While the “Editing a Paper” sums up editing as a thankless task, other examples of meta-reflection signal that participants in the exchange system valued discerning eyes, deft scissors, and careful composition, and even pushed back against contemporary rhetoric that sought to promote hierarchies within the system. Consider this brief article about the New York Evening Mirror from the Cadiz Sentinel (19 February 1845):

There is no paper on our exchange list we read with more exquisite pleasure than the N. Y. Evening Mirror. Willis is one of the few original and intellectual writers of the age, and wields a bold and vigorous pen.

In many ways, this article’s laudatory opening seems to contradict what we have thus far written about originality and reprinting, praising the “original and intellectual” writer Nathaniel Parker Willis—the brother of Fanny Fern, who we will discuss in Chapter 5—who was hired in 1844 by the Mirror’s editor George Pope Morris to help reimagine and revitalize that paper. We might contrast this description of Willis’ “bold and vigorous pen” with the Houma Ceres editor, described earlier in this chapter, who apologized for being “not…very distinguished as a ‘knight of the gray goose quill.’” Here an urban paper and literary writer seem to be held up for special esteem, distinguished in a way a rural newspaper editor cannot be. However, the Sentinel immediately pivots from its praise of Willis to describe the Mirror as “the representative of the ‘upper ten thousand,’” a phrase coined by Willis himself to describe the 10,000 wealthiest residents of New York City, and which came to be used as a rhetorical placeholder for the American gentry.7 As the representative of the elite, the Sentinel allows that the Mirror “of course contains much reading that would be of little interest to the individual who penetrates the forest with his axe, his musket and his dog. But the class of readers for whom it is intended,” the Sentinel continues, “may certainly be proud of the brilliancy of their organ.” By identifying “the class or readers for whom” the Mirror is intended as only the “upper ten thousand,” the Sentinel implicitly claims Willis’ “bold and original pen” has a limited reach. If it cannot address the individual in the forest with his axe, musket, and dog, then it cannot, perhaps, address most of the nation.

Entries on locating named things
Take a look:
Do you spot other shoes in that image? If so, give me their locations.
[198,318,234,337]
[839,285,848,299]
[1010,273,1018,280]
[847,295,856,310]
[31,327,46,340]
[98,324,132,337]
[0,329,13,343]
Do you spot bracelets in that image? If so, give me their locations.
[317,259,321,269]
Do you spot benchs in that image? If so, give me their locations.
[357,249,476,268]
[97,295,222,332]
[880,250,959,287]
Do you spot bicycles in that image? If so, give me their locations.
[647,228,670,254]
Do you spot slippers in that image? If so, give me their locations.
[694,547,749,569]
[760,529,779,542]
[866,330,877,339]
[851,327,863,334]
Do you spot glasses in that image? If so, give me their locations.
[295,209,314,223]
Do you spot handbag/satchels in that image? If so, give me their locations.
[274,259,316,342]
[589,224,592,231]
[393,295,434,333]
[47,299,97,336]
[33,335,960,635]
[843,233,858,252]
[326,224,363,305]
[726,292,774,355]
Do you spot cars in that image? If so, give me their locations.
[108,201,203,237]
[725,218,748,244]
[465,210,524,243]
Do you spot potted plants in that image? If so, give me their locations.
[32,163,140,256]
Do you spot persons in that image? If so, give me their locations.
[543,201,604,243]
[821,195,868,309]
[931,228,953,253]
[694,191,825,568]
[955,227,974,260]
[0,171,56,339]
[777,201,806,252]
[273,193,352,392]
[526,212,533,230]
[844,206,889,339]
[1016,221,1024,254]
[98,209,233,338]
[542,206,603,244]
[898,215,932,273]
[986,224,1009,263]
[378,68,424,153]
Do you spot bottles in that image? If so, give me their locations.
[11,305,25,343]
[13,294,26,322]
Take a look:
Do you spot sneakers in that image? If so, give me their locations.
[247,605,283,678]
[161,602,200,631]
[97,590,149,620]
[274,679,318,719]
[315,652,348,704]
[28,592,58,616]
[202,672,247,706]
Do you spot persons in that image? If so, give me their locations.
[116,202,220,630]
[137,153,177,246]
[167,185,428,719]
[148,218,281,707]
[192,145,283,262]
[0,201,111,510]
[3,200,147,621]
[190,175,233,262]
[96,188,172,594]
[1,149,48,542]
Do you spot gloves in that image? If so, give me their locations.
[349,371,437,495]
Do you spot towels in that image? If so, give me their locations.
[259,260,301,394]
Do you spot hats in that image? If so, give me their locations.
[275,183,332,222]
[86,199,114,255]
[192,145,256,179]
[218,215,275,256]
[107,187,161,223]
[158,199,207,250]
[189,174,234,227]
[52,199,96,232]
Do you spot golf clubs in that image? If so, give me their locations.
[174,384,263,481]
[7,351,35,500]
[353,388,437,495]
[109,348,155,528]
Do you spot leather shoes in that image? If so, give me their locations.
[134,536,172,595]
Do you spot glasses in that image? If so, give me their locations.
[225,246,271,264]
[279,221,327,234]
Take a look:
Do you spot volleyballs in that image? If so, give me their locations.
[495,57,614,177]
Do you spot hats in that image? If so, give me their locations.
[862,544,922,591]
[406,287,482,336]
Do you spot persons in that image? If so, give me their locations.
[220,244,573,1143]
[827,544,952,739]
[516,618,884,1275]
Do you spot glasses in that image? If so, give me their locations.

What you will do
Please reproduce the part of the passage about the New York Evening Mirror above that opens with the words containing "There is no" and closes with "and vigorous pen.".

Written response
There is no paper on our exchange list we read with more exquisite pleasure than the N. Y. Evening Mirror. Willis is one of the few original and intellectual writers of the age, and wields a bold and vigorous pen.